Cost & Determinism¶

Two-stage model strategy¶

stage	model	why
Sample eval iteration	Sonnet 4.6	1M context fits all corpora, ~5× cheaper than Opus, plenty of capability for the labeled-sample scoring shape
Production prediction	Opus 4.7	Highest-quality calls on nuanced edge cases (multilingual injection, subtle escalation), only run once via `--batch`
~~Anywhere~~	~~Haiku 4.5~~	200K context can't fit HR (388K Haiku tokens) or Claude (399K Haiku tokens). Only fits Visa.

Switching is one CLI flag:

# default: Sonnet 4.6, cheap iteration
uv run python eval.py

# explicit Opus 4.7 for production
uv run python main.py --model claude-opus-4-7 --batch

The Message Batches API path — 50% off¶

For the production prediction, --batch submits all 29 tickets as a single async job:

batch = client.messages.batches.create(requests=[...])
# poll every 60s
while True:
    b = client.messages.batches.retrieve(batch.id)
    if b.processing_status == "ended":
        break
    time.sleep(60)
# stream results
for r in client.messages.batches.results(batch.id):
    ...

Anthropic's pricing page confirms 50% off across all token types — input, output, cache_create, cache_read — with no quality difference vs sync. Most batches finish in under an hour; the 24h hard cap is never close in practice. Our 29-ticket Opus batch closed in 4 minutes wall-time.

Token economics¶

The Opus 4.7 standard rate card (April 2026):

token type	$/MT	what it covers
input	$15.00	uncached prompt content
output	$75.00	completion + tool-call payload
cache_create	$18.75	first time a `cache_control`-tagged block is sent (1.25× input on default 5min TTL; 2× input on 1h extended TTL)
cache_read	$1.50	every subsequent send of the same block within TTL (0.1× input)
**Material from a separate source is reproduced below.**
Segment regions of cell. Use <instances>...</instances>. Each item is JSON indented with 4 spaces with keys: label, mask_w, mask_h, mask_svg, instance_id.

The 1-hour extended TTL via anthropic-beta: extended-cache-ttl-2025-04-11 costs more on first write but pays back after the second read on the same prefix — trivially true within a per-domain batch.
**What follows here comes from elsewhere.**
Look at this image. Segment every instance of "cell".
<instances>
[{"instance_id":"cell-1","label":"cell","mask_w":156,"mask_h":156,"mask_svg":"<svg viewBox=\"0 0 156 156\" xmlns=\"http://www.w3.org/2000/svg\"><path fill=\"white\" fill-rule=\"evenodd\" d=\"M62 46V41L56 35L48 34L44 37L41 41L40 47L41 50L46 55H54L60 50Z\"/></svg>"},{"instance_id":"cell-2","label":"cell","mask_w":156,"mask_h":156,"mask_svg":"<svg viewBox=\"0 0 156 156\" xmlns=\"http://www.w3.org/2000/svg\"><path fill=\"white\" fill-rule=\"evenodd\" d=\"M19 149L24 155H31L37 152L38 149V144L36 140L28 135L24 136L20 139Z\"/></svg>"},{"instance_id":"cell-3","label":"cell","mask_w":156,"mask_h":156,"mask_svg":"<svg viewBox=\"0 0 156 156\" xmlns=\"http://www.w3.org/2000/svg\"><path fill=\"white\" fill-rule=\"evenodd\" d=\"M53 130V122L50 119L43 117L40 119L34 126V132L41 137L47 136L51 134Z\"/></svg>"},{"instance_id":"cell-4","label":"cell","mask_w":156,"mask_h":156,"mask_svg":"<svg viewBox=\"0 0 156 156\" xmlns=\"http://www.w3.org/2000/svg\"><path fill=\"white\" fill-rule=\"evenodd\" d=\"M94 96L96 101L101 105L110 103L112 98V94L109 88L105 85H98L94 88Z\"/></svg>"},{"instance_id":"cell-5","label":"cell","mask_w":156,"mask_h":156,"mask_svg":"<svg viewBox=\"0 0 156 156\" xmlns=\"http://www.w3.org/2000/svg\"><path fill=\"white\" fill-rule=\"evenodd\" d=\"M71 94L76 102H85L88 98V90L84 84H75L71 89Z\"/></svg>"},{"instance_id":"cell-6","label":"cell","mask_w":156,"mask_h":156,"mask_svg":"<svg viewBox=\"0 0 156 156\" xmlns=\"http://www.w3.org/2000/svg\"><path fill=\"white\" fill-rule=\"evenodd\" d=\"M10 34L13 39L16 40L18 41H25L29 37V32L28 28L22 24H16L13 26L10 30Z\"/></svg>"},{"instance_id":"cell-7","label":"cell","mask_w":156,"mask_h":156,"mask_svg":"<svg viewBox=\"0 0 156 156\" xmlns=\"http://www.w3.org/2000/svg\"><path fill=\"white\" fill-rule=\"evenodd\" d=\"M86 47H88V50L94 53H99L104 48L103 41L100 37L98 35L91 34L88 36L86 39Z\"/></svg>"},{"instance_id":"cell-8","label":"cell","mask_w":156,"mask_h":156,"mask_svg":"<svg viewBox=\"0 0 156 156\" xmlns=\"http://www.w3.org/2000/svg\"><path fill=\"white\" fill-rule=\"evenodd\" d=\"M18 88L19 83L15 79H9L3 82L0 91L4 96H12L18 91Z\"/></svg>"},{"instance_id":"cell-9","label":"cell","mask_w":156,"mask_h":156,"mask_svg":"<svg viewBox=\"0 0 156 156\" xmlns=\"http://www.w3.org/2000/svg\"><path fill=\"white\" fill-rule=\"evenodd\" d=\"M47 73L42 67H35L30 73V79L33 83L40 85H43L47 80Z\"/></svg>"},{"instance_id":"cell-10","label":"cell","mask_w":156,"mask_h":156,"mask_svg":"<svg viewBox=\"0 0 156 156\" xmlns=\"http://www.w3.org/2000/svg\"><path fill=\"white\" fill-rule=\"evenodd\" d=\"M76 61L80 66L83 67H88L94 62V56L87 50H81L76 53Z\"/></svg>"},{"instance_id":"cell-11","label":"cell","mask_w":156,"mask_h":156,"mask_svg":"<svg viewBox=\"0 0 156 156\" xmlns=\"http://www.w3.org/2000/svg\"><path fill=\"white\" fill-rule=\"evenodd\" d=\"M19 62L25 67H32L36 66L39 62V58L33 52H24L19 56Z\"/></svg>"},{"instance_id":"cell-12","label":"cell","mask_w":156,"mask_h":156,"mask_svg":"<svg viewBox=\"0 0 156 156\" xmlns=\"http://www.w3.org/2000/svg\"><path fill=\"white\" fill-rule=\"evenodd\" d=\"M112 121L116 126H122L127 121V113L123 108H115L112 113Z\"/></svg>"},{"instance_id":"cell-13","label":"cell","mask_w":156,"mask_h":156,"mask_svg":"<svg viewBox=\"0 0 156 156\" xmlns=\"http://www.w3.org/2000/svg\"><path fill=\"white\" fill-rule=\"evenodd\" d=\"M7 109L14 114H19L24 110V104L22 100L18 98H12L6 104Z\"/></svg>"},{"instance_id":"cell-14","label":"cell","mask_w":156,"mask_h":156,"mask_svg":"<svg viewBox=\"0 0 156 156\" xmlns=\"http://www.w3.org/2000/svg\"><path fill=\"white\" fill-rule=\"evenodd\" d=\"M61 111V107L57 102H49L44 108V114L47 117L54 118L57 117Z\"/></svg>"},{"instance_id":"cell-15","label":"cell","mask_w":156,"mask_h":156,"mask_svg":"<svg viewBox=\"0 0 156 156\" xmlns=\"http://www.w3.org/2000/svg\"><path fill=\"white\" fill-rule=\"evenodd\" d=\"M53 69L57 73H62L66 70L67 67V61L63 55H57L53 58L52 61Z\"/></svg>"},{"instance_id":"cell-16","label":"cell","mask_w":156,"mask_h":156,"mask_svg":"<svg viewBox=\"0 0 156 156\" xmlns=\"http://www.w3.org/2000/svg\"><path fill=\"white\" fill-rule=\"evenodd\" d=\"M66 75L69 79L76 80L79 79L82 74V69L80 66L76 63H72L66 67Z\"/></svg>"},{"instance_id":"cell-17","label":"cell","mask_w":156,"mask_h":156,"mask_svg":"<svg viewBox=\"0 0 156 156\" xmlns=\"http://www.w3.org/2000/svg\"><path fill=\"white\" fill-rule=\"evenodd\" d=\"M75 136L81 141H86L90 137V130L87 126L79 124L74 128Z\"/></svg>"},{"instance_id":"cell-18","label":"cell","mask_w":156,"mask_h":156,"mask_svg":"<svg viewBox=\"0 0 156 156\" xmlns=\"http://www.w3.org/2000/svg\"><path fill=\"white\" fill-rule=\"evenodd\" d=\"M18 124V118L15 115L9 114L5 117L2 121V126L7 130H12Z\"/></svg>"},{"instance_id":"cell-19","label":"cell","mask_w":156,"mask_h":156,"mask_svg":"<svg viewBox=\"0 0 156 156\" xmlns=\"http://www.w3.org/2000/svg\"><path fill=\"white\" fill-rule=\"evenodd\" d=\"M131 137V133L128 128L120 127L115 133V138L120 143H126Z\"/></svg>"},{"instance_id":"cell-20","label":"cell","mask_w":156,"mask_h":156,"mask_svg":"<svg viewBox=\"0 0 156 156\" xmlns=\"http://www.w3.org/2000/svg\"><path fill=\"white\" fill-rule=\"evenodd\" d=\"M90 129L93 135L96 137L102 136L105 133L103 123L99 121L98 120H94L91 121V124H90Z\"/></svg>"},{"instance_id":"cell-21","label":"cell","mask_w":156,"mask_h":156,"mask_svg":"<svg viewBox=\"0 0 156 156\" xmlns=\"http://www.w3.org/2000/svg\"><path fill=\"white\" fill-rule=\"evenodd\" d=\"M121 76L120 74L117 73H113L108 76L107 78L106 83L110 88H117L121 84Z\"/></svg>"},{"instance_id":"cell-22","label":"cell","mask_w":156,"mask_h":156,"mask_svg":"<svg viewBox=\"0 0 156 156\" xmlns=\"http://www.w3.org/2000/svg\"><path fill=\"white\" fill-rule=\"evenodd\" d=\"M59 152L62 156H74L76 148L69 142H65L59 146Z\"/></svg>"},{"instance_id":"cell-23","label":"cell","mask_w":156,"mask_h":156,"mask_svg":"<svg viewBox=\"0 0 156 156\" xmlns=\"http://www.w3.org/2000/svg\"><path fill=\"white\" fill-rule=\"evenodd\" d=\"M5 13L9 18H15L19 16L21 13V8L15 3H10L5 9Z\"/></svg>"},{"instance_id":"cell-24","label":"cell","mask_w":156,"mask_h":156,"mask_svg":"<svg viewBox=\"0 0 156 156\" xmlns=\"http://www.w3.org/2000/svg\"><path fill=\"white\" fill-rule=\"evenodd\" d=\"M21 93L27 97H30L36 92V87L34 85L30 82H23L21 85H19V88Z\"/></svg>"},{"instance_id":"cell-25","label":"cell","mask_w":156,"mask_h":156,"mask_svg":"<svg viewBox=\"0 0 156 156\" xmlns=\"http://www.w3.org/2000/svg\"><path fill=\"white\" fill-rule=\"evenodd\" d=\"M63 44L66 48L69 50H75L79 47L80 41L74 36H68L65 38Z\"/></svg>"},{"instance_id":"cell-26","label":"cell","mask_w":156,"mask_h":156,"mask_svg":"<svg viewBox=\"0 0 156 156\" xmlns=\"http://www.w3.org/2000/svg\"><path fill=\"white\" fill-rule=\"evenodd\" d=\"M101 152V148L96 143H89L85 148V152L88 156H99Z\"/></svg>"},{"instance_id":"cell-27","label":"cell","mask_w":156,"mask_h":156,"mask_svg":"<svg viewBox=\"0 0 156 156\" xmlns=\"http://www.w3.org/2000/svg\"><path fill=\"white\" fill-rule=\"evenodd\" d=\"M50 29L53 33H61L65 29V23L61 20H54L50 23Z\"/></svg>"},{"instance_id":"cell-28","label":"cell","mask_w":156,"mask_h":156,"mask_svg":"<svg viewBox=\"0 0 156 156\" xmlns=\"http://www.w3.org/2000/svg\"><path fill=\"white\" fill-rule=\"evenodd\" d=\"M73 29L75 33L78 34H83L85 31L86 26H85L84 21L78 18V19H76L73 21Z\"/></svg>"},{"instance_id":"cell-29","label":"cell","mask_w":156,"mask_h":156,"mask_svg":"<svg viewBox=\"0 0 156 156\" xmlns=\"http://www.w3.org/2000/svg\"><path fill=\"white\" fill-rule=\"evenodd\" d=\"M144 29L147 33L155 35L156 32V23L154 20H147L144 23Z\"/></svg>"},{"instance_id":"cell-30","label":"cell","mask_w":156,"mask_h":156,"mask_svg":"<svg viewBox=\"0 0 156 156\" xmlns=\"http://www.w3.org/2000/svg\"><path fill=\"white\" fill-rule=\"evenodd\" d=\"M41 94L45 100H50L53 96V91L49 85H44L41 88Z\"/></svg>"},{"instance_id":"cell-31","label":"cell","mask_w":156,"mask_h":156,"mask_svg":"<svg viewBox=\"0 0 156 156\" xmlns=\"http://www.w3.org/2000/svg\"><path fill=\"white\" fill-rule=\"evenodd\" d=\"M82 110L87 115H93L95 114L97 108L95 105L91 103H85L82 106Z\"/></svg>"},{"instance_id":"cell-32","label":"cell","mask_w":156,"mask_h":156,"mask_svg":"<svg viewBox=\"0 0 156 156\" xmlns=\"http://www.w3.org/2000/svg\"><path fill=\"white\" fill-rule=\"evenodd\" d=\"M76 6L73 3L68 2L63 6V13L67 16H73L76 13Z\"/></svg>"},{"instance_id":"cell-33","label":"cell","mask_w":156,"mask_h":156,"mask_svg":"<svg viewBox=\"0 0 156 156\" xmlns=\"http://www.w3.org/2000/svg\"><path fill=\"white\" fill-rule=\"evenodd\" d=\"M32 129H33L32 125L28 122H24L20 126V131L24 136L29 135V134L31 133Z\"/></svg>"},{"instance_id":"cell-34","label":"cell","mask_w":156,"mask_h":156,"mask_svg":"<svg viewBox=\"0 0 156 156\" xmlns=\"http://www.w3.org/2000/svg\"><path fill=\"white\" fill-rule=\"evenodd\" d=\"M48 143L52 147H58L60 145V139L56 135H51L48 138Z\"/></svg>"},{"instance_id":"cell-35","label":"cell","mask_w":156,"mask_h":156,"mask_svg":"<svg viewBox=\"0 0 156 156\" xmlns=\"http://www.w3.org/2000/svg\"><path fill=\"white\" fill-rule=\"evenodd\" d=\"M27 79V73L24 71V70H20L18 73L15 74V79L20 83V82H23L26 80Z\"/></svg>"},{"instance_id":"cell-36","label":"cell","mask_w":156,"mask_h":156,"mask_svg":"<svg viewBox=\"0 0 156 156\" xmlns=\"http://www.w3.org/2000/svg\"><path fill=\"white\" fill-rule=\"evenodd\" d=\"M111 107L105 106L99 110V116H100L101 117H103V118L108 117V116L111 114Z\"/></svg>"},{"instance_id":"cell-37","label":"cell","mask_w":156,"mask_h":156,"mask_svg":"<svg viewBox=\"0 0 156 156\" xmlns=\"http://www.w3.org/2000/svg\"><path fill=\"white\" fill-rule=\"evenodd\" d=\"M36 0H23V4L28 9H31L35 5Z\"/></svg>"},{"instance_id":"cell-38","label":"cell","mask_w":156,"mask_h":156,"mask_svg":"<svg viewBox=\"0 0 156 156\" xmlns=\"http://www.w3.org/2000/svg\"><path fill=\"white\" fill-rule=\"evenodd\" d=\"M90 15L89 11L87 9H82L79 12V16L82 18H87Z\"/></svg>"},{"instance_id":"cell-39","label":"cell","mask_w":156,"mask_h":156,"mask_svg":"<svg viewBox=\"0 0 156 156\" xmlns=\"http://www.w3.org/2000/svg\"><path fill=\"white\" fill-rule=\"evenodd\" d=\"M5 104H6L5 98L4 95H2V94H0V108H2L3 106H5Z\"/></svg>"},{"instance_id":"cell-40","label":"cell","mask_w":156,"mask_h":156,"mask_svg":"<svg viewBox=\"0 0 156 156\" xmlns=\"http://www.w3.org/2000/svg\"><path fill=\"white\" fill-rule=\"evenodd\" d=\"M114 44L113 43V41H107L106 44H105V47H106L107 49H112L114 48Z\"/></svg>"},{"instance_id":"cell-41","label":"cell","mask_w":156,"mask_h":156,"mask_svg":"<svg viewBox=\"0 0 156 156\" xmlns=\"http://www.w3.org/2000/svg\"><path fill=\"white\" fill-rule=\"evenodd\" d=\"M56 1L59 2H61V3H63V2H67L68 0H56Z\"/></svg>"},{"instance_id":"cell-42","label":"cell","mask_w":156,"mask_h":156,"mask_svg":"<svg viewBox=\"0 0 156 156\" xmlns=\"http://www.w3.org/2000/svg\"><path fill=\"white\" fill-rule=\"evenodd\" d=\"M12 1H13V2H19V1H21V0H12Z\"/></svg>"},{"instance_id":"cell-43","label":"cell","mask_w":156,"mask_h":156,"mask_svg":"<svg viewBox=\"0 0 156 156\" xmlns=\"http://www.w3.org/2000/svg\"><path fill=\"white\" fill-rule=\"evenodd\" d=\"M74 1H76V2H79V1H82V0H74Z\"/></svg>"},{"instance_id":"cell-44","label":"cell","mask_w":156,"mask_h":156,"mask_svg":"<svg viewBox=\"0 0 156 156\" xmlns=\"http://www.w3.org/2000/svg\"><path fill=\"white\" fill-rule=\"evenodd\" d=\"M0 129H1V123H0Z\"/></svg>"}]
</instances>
Total spend (lifetime, this hackathon)¶

phase	what ran	model	cost
pre-credit-bonk dev	1 smoke + 3 HR + 1 Claude + 3 None on Opus 4.7	Opus 4.7	$27
sample eval (Sonnet)	3-ticket smoke + 10-ticket full + 10-ticket re-eval after prompt fix	Sonnet 4.6	~$5–6
production batch	29 unlabeled tickets, Message Batches API	Opus 4.7 + `--batch`	~$20
total lifetime			~$50

How we get determinism without sampling controls¶

Opus 4.7 (released April 16, 2026) deprecated temperature, top_p, and top_k entirely — calls including any of those parameters return HTTP 400. Three things stand in for them:

Forced tool_choice. The model must call submit_triage exactly once. There's no path to plain text output.
Strict input schema. The tool's input_schema is the pydantic TicketOutput model. Constrained decoding under tool-use guarantees the output cannot violate the schema.
Adaptive thinking off. tool_choice forced is incompatible with thinking={"type":"adaptive"}, so we keep thinking disabled. The model still reasons internally, just without an explicit budget.

Same prompt + same model + same corpus → same output. Verified across two re-runs of the sample eval (10/10/10 each time).

Resilience¶

Three failure paths, all handled:

Rate-limit (429). Anthropic SDK auto-retries with exponential backoff (default max_retries=2). Saw one 47-second wait during the sample eval; recovered cleanly.
Credit balance exhausted (400). agent.py catches BadRequestError with "credit balance" in the message, prints a clear top-up URL, exits with code 2 — no stack trace mid-run. Saw this happen for real during dev; restart was painless.
Partial completion. --resume re-reads the existing output.csv and skips tickets already processed (matched by Issue text). Lets you survive a credit halt or a Ctrl-C without losing progress.